На столе кипел самовар. Домна Степановна плавала вперевалку по кухне с тарелками, бутылками, а у печки копошилась с заплаканными глазами Дарья.
— Якши, — сказал Ивашка, нюхнув вкусный воздух, и закрестился на бутылку.
— Ну, с праздничком, — сказал торжественно хозяин. — Пасха ведь, праздник. На-ка, выкушайте водочки. Христос воскрес!
Распоясались, вспотели. Вино крепкое. Пили молча. В головы хмельной угар вползал.
Вдруг Чумго подмигнул Ивашке и заголосил: — Куре-куку-у!
— Пьятух! — прыснул смехом Ивашка. — Кажи пожалуйста, давай сюда птиса! Купить будем. — Он вытащил из-за пазухи большой кожаный кисет и звякнул. — Во!
У торгового глаза зашмыгали, как мыши в клетке. Он подбоченился, перекинул ногу на ногу и, глядя в сторону, забарабанил по столу.
— Что ж… можно. Эй, Дарья, поймай-ка скорей петуха! Можно и продать. У нас заветного ничего нет, — равнодушно тянул он, но голос его вилял.
Тунгусы нетерпеливо задвигались, закашляли, поглядывая вслед скрывшейся кухарке.
Вот раздалось тревожное клохтанье, отворилась дверь: крупный, красивый петух, спрыгнув с руки Дарьи, гордо огляделся и пустил горлом хрипунок.
— Йе! — восторженно закачали головами тунгусы и захохотали, когда петух вдруг клюнул проползавшего таракана.
— Эй, Петрушка! Вели: пущай гаркат. Ку-ре-ку!
Петух захлопал крыльями, привстал на цыпочки и так громко скукарекал, что тунгусы разинув рот схватились друг за друга.
— От так рявкат. Ровно медведь, — испуганно шептали они.
— Вы чего ж, чудаки, боитесь? На, гляди. Он смирный, — поднес Петр Абрамыч петуха.
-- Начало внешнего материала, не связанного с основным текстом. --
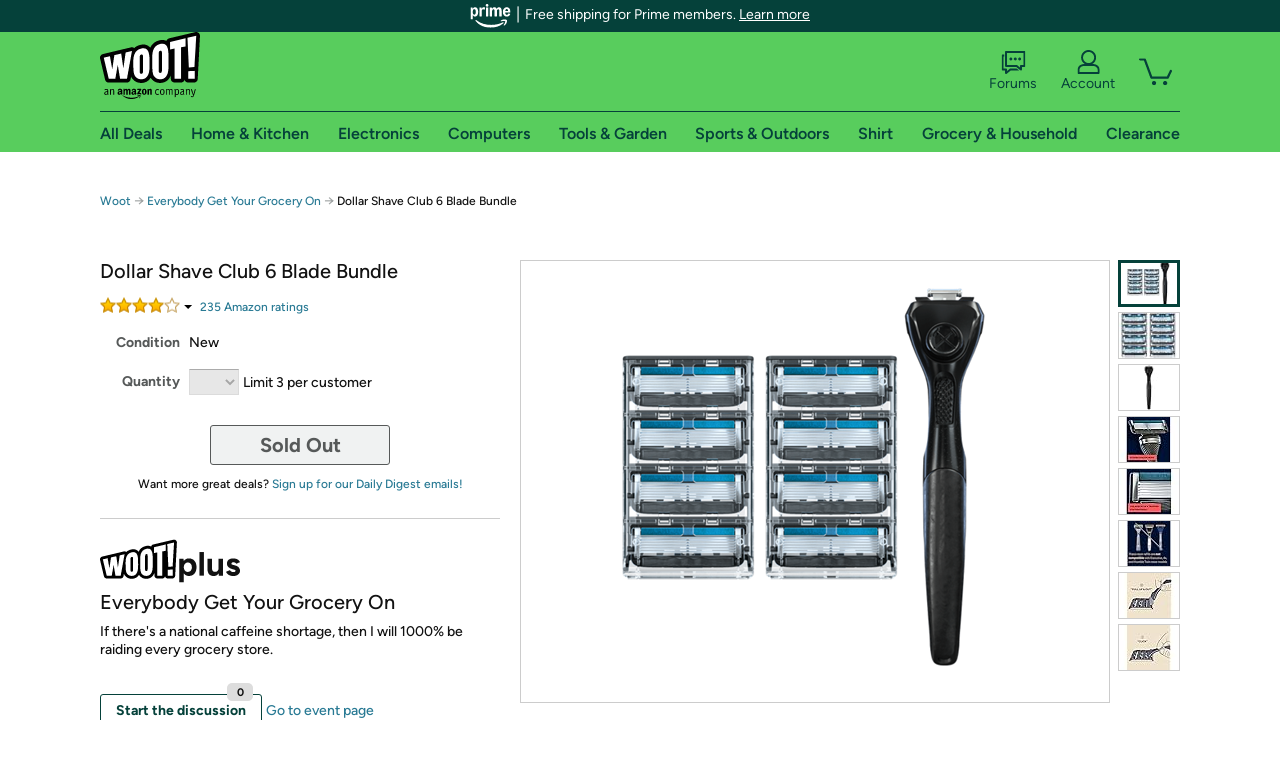

--- FILE ---
content_type: text/xml
request_url: https://sts.us-east-1.amazonaws.com/
body_size: 2042
content:
<AssumeRoleWithWebIdentityResponse xmlns="https://sts.amazonaws.com/doc/2011-06-15/">
  <AssumeRoleWithWebIdentityResult>
    <Audience>us-east-1:9d0ab28f-ed32-4a67-84b0-1a981cafd7fb</Audience>
    <AssumedRoleUser>
      <AssumedRoleId>AROAXUWV4ANCRI2ZNWFVN:cwr</AssumedRoleId>
      <Arn>arn:aws:sts::525508281157:assumed-role/RUM-Monitor-us-east-1-525508281157-0063818041461-Unauth/cwr</Arn>
    </AssumedRoleUser>
    <Provider>cognito-identity.amazonaws.com</Provider>
    <Credentials>
      <AccessKeyId>ASIAXUWV4ANC5KINGFDR</AccessKeyId>
      <SecretAccessKey>laE4iYHXTo5QgzGiCYGRRkhyr2aDnhcp/UcZlZpz</SecretAccessKey>
      <SessionToken>IQoJb3JpZ2luX2VjEF4aCXVzLWVhc3QtMSJGMEQCIForqV0L/ElK+ushZvrVBAkxmRUrE2c4yMl5gXrgsCTCAiB/xyWlxCVoRhr8kfjRzvixsNUPwc3u9AdHnPRRHq2J4iqGAwgnEAAaDDUyNTUwODI4MTE1NyIMbPg6I0qZPCwNSf9pKuMCjQRN5slKp0e7jKp4mMSEL4OP46Knhuwx09At6BOFzKFpAe+aX3mN7j+jwiduqIElcX5sJ4F+JQSvpIkYD/BYTKSe5hoiGpBrVtf6YmV4RDFAZgzOTIR8TvQiToBJmmhl0GIhk2/yOqJtXEExwsKiBzzVK3iYxb9DOcTvXCj9sRKrR4wNcmdfc3oX47dwX4DfUk0uiTW9sc7TD1Z/qloE4JDZkY77N5Ier+cyDnTEBp0Jqi9q08oKEPQLtetFgdV8SPIqAN0RywpLngTwHHIf+A5hAHE+EYQ1voqPGZeZrstqa85Ps8j26TtVHo5qGt/zN9fks+woBVT44upILeKtRRha5lAvF1RqFrYuEcAlAiMmHPAp4YTyOaLgmVGGzU+Zvo1dN7uMpGjPFnKbspvk8EWH9n8cQVLmsN2i8Ep3uT/MB2pWd9ydejqnKNmuqW52YHA4XNkIVcVV5l08zLMbTrjkRjCIv9jLBjqGAouPGXv9bd6WcAqo7ZVQXRd/PmDE2NvVVf784MbYnJgd41e6xrQQiJHBO3vd8McmS+EBoU6qRYcZuDl63NDBf03kK/P7WAkN4bZmYeOpGBd0Pm+xeHyRkRum9FRmkgPcON22cl4XxtRfBRD9HcaTVIVBETZY/ra8pcmvd7FfNAkaeNV6sacZMdNKFqZTvonH+Dlk7uUl2y9m3SvMxG4B/Czi7hhJZS8O1eVxMriACsMpaZ+8LXMBDX2aytW/Y0l6zjWe7PrXWic7zZ8wEYvaRs3wsGv0V5FWyH8nxP+sMCQOR1MBUkXeXrzF83gnhmaXjE/d/siCprvBNi26n702HSs0UFe5eP8=</SessionToken>
      <Expiration>2026-01-25T14:50:00Z</Expiration>
    </Credentials>
    <SubjectFromWebIdentityToken>us-east-1:7a5abc03-459f-c6a9-fa85-a9d8db81bb51</SubjectFromWebIdentityToken>
  </AssumeRoleWithWebIdentityResult>
  <ResponseMetadata>
    <RequestId>acdab199-3f41-45fc-abab-268305dc596e</RequestId>
  </ResponseMetadata>
</AssumeRoleWithWebIdentityResponse>
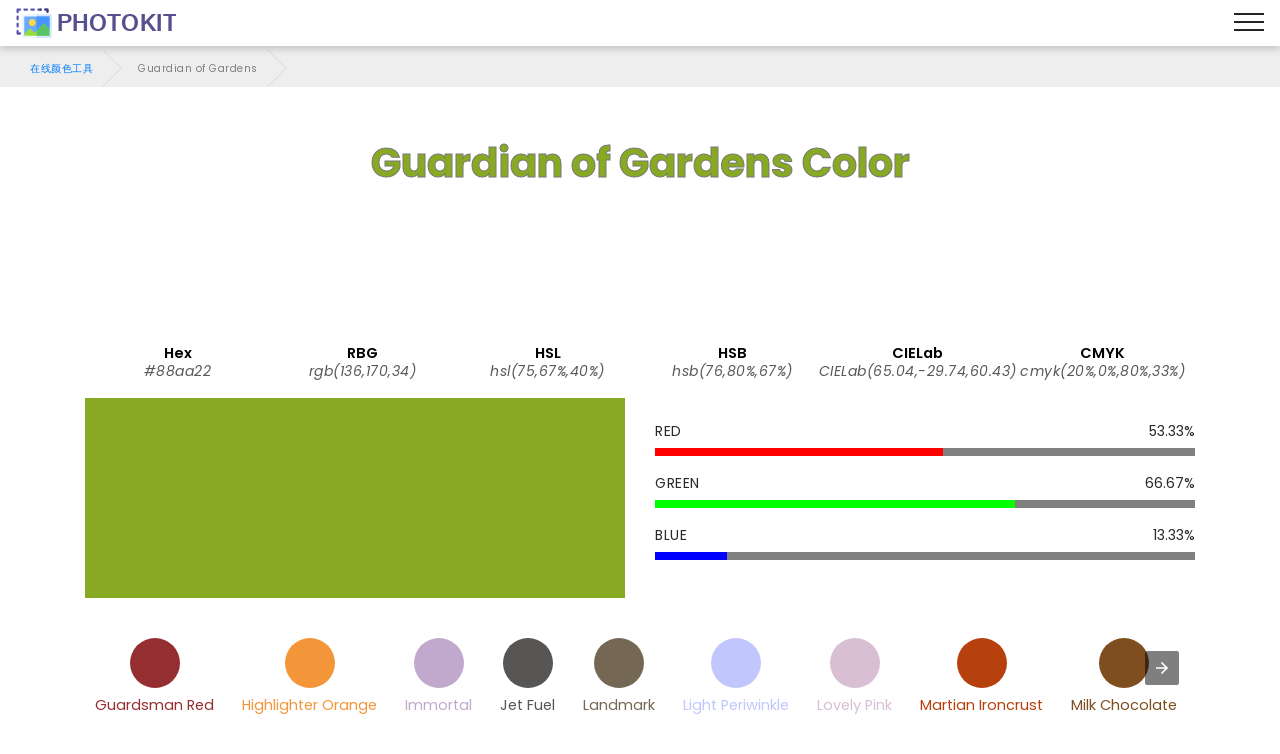

--- FILE ---
content_type: image/svg+xml
request_url: https://photokit.com/img/vip.svg
body_size: 580
content:
<svg height="16px" viewBox="0 0 512 512" width="16px" xmlns="http://www.w3.org/2000/svg" style="vertical-align: text-bottom;">
			<path d="m432.733 415.6h-353.466c-7.518 0-13.875-5.565-14.869-13.018l-32.133-241c-.779-5.838 1.932-11.592 6.93-14.71 4.997-3.117 11.357-3.021 16.258.247l86.168 57.446 103.771-103.771c5.857-5.858 15.355-5.858 21.213 0l103.771 103.771 86.168-57.446c4.899-3.268 11.259-3.363 16.259-.247 4.998 3.118 7.708 8.871 6.93 14.71l-32.133 241c-.992 7.453-7.349 13.018-14.867 13.018z" fill="#ffcb00"></path><path d="m447.602 402.583 32.133-241c.778-5.839-1.932-11.592-6.93-14.71-5-3.117-11.359-3.021-16.259.247l-86.168 57.446-103.772-103.773c-2.928-2.929-6.767-4.393-10.606-4.393v319.2h176.733c7.518 0 13.875-5.565 14.869-13.017z" fill="#ff9d21"></path><path d="m64.267 401.597v63.269c0 8.284 6.716 15 15 15h353.467c8.284 0 15-6.716 15-15v-63.269z" fill="#ffe705"></path><path d="m447.733 464.867v-63.269h-191.733v78.269h176.733c8.285 0 15-6.716 15-15z" fill="#ffcb00"></path><path d="m256 351.333c-3.979 0-7.794-1.581-10.607-4.394l-25.481-25.481c-18.377-18.378-18.377-48.281 0-66.658l25.485-25.477c5.857-5.853 15.35-5.854 21.207 0l25.484 25.477c18.405 18.404 18.438 48.22 0 66.658l-25.481 25.481c-2.813 2.814-6.628 4.394-10.607 4.394z" fill="#d0004f"></path><circle cx="47.133" cy="127.467" fill="#ff9d21" r="47.133"></circle><path d="m464.866 174.6c-25.989 0-47.133-21.144-47.133-47.133s21.144-47.133 47.133-47.133 47.134 21.144 47.134 47.133-21.145 47.133-47.134 47.133z" fill="#ff8659"></path><ellipse cx="256" cy="79.267" fill="#ff9d21" rx="47.133" ry="47.133" transform="matrix(.924 -.383 .383 .924 -10.847 104.001)"></ellipse><path d="m292.088 321.458c18.438-18.438 18.405-48.255 0-66.658l-25.484-25.477c-2.929-2.927-6.766-4.39-10.604-4.39v126.4c3.979 0 7.794-1.581 10.606-4.394z" fill="#b10f61"></path><path d="m303.134 79.267c0-25.989-21.145-47.133-47.134-47.133v94.266c25.989 0 47.134-21.144 47.134-47.133z" fill="#ff8659"></path>
		</svg>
Петух вдруг клюнул желтую бусину на груди Ивашки.
— Заест!! — блажью заорал Ивашка и стукнулся затылком в стену.
Купец захохотал:
— Что ты, бог тебя люби!
— Вели: пущай опять гаркат! — храбро крикнул Чумго.
— Ха, вели. Ведь он не человек. А вот он ночью запоет так запоет… Как полночь, так и хватит.
— Неужто правда? Ах ты… — причмокнул Ивашка.
— О-о, да еще как! Всем чертям погибель от него, — хвастал торговый. — Ну, сколько дашь?
— Много дам… Тайга больно надо такая птиса… Борони бог. Больно шайтаны долят, оленей пугают, хворь пущают. У-у-у… — Ивашка даже закатил глаза. — Сколько хошь бери — птиса давай. Шайтан гонять будет.
— Ну дак чего. Клади десятку серебром да парочку собольков, што ли, — загнул купец и с опаской посмотрел на дверь к покойнику.
Тунгусы шепотом совещались.
А петух, взлетев на скамейку, всхлопал крыльями, заголосил, — и это решило все.
— Давай, друг! Пожалуйста, давай!
— Так и быть. Берите. Царский петух… Прямо царский. Только уж для вас. От самого царя.
— О-о? Неужто?! Давай скорей! — еле дыша звякнул Ивашка денежной мошной.
В эту минуту из комнаты, где гроб, распахнув дверь, выбежала босоногая Акулька, Спиридона-приказчика дочь.
— Закрой дверь! — бросил торговый.
Но Ивашка успел увидеть стоящий гроб. Дико, как под ножом, он вскрикнул:
— Плут!! Обманщик! Хворь у него! Чумго, убегай! — вскочил на стол, выбил ногами раму и выпрыгнул за окно. За ним — ополоумевший Чумго.
Дробно стуча сапогами по лестнице, торговый кинулся им вслед.
— Дружки! Стой! Ведь маленький, маленький! От животика! Не бойся!
Сверкая пятками, тунгусы мчались во весь дух, с треском, с хрустом, с диким воплем.
Запыхавшийся Петр Абрамыч ввалился в дом, как грозовая туча.